- FRAGMENTO SELECCIONADO
====================
Quienes no dejan de burlarse padecen de alguna suerte de atavismo fermentado contra lo que hablamos en Andalucía

La mofa del andaluz es tan antigua que alguien podría pensar se trata de una patología del castellano. Entiéndaseme bien: no que el andaluz sea patológico, sino que quienes no dejan de burlarse de él padecen de alguna suerte de atavismo fermentado contra lo que hablamos en Andalucía. Una especie de supremacismo del idioma, por utilizar un término desgraciadamente en boga para otros menesteres. Por ejemplo, para los resabios del señor Trump sobre la misma lengua de Cervantes.

Todo empezó desde que a Juan de Valdés, en pleno siglo XVI, se le ocurrió aquello de que en Andalucía “el castellano no está muy puro”. Desde entonces, las fuerzas aguerridas del centralismo lingüístico no han cesado de zaherir a nuestra forma avanzada del idioma -que es lo que es-, como si fuera un desvío, un uso dialectal para saineteros y otras especies de sal gorda. Hasta que cuajó el remoquete de “vulgar y gracioso”. Parecería simpático, de no ser porque desnaturaliza y agrede en lo más íntimo a quienes empleamos de ordinario esta forma del español meridional que, por cierto, sentó las bases del español de América, con trampolín en Canarias. Pero lo meridional ya se ve que no ha sido nunca bien visto por ahí arriba. Se me hace a mí que ya al conquense, a Valdés, no le hizo ni pizca de gracia que Antonio de Nebrija se adelantara a publicar la primera Gramática Castellana, en agosto de 1492, justo cuando don Cristóbal Colón emprendía la descomunal aventura del Descubrimiento; como si el sevillano hubiera presentido que había que pertrechar a nuestra lengua con una norma escrita, para la no menos descomunal expansión que acabaría teniendo, y tiene.
====================
- MATERIAL PROPORCIONADO
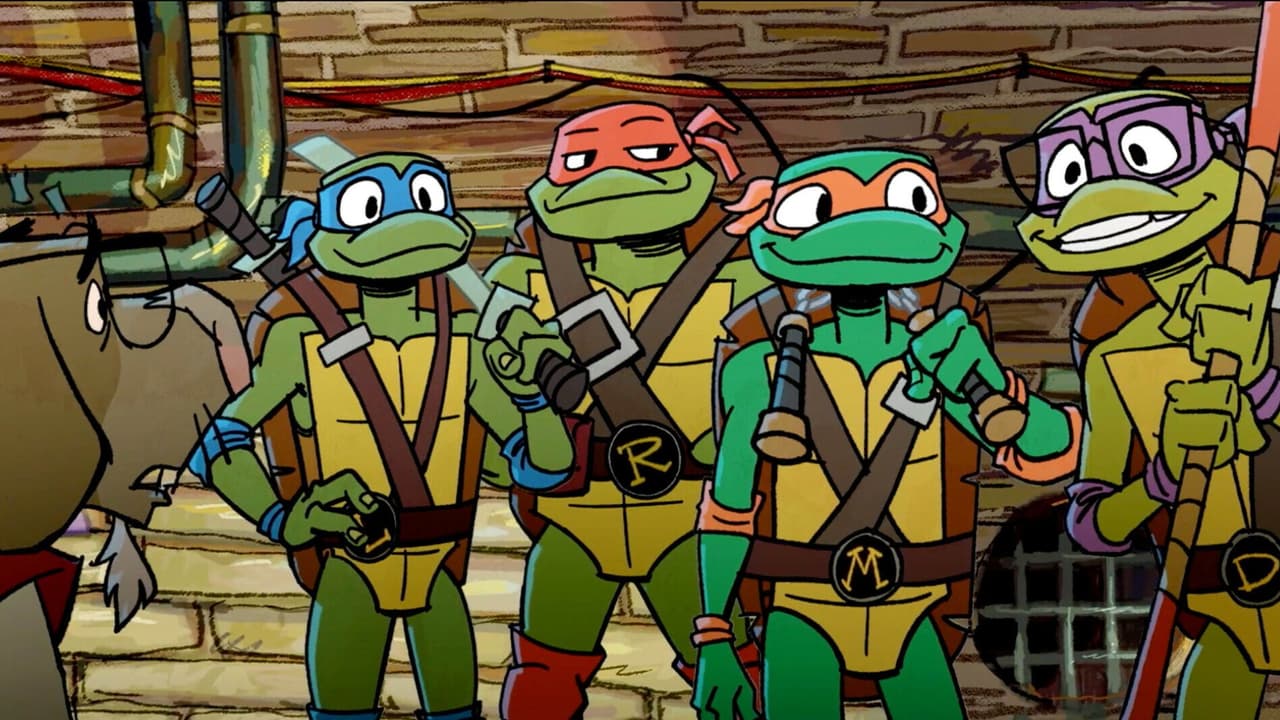 Tortugas Ninja: Historias mutantes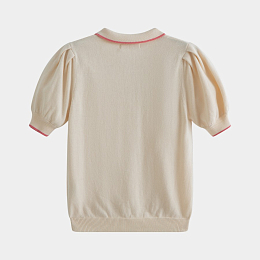 Поло Maria Cream от бренда C'ERA UNA VOLTA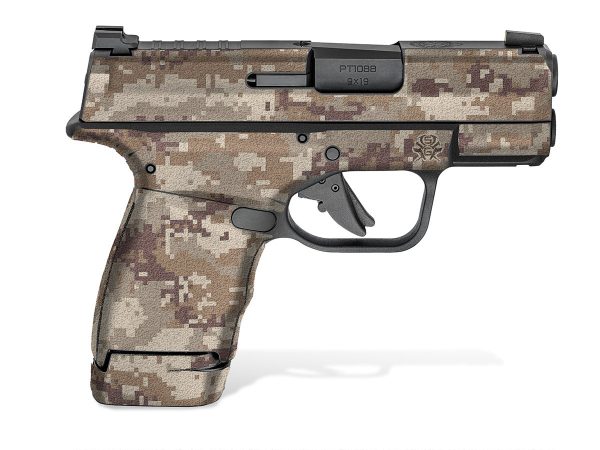 Springfield Hellcat Micro-Compact Decal Grips - Digital Camo - Image 5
====================
- TAREA A REALIZAR
En el fragmento sobre la burla del andaluz, ¿en qué mes y año publicó Antonio de Nebrija la primera Gramática Castellana? Las líneas son material aparte, independiente del fragmento.

- RESPUESTA
En agosto de 1492.